ACTIVITY: Exactly as they appear, copy the lines from the start of the entries below to the line containing "1. По характеру", both ends included.
----- SOURCE MATERIAL -----
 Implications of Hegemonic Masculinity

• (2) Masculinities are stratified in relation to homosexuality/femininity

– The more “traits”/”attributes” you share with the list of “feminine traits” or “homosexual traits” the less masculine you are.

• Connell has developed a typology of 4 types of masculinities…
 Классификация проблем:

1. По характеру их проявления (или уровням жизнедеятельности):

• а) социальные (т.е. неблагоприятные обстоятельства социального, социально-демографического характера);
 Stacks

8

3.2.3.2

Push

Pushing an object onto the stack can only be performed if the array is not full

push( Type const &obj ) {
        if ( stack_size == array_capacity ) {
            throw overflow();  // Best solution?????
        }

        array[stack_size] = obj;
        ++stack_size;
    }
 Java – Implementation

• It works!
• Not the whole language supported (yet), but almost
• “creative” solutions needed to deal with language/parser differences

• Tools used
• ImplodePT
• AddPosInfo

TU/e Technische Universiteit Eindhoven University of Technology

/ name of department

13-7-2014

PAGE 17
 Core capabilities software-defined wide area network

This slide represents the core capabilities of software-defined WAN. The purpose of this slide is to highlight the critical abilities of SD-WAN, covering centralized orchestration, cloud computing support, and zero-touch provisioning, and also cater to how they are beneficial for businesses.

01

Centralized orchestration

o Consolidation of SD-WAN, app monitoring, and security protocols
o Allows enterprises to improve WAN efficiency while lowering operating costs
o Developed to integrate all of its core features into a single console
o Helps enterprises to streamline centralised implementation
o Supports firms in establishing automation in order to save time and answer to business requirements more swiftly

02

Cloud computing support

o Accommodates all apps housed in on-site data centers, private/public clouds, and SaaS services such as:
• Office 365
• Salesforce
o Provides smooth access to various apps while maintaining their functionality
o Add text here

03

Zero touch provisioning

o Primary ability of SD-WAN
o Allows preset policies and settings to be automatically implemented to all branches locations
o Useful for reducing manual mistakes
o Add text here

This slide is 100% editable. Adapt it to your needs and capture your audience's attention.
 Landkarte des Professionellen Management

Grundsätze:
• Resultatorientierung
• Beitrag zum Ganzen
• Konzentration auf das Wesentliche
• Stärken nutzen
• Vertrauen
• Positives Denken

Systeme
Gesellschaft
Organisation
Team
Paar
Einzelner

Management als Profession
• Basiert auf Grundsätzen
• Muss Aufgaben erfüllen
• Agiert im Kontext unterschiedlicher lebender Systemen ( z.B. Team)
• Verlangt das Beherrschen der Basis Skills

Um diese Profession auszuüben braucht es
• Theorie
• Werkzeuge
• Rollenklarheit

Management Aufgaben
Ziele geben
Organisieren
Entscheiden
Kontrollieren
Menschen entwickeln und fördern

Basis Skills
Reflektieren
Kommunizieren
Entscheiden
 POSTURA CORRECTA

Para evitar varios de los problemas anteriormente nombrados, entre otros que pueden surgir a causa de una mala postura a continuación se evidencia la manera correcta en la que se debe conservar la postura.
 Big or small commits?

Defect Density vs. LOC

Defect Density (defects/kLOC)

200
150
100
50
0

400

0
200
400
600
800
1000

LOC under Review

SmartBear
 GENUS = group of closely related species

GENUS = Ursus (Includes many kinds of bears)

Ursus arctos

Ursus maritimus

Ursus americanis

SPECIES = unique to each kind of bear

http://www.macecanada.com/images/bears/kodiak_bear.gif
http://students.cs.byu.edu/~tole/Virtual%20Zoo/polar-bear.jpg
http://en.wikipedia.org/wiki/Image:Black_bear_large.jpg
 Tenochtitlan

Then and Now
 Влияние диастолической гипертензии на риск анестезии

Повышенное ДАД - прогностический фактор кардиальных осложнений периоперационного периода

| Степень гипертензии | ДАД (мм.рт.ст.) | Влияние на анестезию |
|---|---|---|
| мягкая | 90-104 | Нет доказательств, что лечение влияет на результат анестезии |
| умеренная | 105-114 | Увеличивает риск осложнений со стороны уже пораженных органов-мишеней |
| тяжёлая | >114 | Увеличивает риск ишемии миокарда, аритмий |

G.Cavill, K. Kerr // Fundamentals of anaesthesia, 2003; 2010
-----
EXERCISE SOLUTION:
 Implications of Hegemonic Masculinity

• (2) Masculinities are stratified in relation to homosexuality/femininity

– The more “traits”/”attributes” you share with the list of “feminine traits” or “homosexual traits” the less masculine you are.

• Connell has developed a typology of 4 types of masculinities…
 Классификация проблем:

1. По характеру их проявления (или уровням жизнедеятельности):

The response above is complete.